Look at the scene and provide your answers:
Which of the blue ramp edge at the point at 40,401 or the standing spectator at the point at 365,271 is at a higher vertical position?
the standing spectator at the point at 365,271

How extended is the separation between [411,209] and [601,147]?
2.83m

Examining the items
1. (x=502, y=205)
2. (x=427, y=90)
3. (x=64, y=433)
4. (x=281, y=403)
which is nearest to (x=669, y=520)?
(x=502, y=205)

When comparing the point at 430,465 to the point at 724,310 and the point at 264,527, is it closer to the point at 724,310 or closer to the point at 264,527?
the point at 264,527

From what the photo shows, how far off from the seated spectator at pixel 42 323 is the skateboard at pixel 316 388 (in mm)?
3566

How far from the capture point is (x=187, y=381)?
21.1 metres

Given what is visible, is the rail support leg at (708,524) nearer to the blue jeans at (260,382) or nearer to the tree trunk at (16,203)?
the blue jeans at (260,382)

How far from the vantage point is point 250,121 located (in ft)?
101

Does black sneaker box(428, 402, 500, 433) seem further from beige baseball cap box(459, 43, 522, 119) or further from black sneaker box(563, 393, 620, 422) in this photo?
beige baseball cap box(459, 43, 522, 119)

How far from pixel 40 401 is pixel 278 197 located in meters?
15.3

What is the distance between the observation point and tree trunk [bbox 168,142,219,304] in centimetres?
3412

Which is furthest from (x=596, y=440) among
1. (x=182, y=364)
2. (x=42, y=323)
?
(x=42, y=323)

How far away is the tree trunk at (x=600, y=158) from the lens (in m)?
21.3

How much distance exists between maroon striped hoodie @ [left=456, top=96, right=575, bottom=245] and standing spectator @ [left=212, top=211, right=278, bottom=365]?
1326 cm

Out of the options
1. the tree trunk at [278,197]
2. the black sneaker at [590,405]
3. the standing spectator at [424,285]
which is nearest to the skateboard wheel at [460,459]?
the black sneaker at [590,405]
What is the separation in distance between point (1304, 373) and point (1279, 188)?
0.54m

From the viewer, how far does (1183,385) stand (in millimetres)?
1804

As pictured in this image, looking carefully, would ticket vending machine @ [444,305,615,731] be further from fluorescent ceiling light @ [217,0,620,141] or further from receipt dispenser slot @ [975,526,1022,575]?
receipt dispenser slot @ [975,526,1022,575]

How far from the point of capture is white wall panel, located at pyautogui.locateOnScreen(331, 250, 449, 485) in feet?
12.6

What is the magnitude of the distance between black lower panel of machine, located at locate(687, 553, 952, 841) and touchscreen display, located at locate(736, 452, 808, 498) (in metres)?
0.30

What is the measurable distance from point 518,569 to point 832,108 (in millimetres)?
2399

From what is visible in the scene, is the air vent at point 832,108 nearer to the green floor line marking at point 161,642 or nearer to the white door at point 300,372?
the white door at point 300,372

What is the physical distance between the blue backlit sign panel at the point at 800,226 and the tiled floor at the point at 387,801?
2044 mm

GIVEN TASK: Update the data above so that every "tree trunk" reads "tree stump", leaving everything else unchanged.

SOLUTION TO THIS PROBLEM:
Look at the scene and provide your answers:
Which of the blue ramp edge at the point at 40,401 or the standing spectator at the point at 365,271 is at a higher vertical position?
the standing spectator at the point at 365,271

How extended is the separation between [411,209] and [601,147]?
2.83m

Examining the items
1. (x=502, y=205)
2. (x=427, y=90)
3. (x=64, y=433)
4. (x=281, y=403)
which is nearest to (x=669, y=520)?
(x=502, y=205)

When comparing the point at 430,465 to the point at 724,310 and the point at 264,527, is it closer to the point at 724,310 or closer to the point at 264,527?
the point at 264,527

From what the photo shows, how far off from the seated spectator at pixel 42 323 is the skateboard at pixel 316 388 (in mm)?
3566

How far from the capture point is (x=187, y=381)?
21.1 metres

Given what is visible, is the rail support leg at (708,524) nearer to the blue jeans at (260,382) or nearer to the tree stump at (16,203)?
the blue jeans at (260,382)

How far from the vantage point is point 250,121 located (in ft)?
101

Does black sneaker box(428, 402, 500, 433) seem further from beige baseball cap box(459, 43, 522, 119) or further from black sneaker box(563, 393, 620, 422) in this photo?
beige baseball cap box(459, 43, 522, 119)

How far from pixel 40 401 is pixel 278 197 located in meters?
15.3

What is the distance between the observation point and tree stump [bbox 168,142,219,304] in centimetres?
3412

Which is furthest from (x=596, y=440) among
1. (x=182, y=364)
2. (x=42, y=323)
?
(x=42, y=323)

How far away is the tree stump at (x=600, y=158) from the lens (in m)?
21.3

How much distance exists between maroon striped hoodie @ [left=456, top=96, right=575, bottom=245] and standing spectator @ [left=212, top=211, right=278, bottom=365]?
1326 cm

Out of the options
1. the tree stump at [278,197]
2. the black sneaker at [590,405]
3. the standing spectator at [424,285]
which is nearest to the skateboard wheel at [460,459]?
the black sneaker at [590,405]
What is the separation in distance between point (1304, 373) and point (1279, 188)?
0.54m

From the viewer, how far does (1183,385) stand (in millimetres)?
1804

As pictured in this image, looking carefully, would ticket vending machine @ [444,305,615,731] be further from fluorescent ceiling light @ [217,0,620,141] or further from receipt dispenser slot @ [975,526,1022,575]?
receipt dispenser slot @ [975,526,1022,575]

How far from the point of capture is white wall panel, located at pyautogui.locateOnScreen(331, 250, 449, 485) in feet?
12.6

What is the magnitude of the distance between black lower panel of machine, located at locate(687, 553, 952, 841) and touchscreen display, located at locate(736, 452, 808, 498) (in metres)?
0.30

What is the measurable distance from point 518,569 to point 832,108 (in millimetres)?
2399

From what is visible in the scene, is the air vent at point 832,108 nearer to the green floor line marking at point 161,642 or nearer to the white door at point 300,372?
the white door at point 300,372

What is the physical distance between the blue backlit sign panel at the point at 800,226 and the tiled floor at the point at 387,801?
2044 mm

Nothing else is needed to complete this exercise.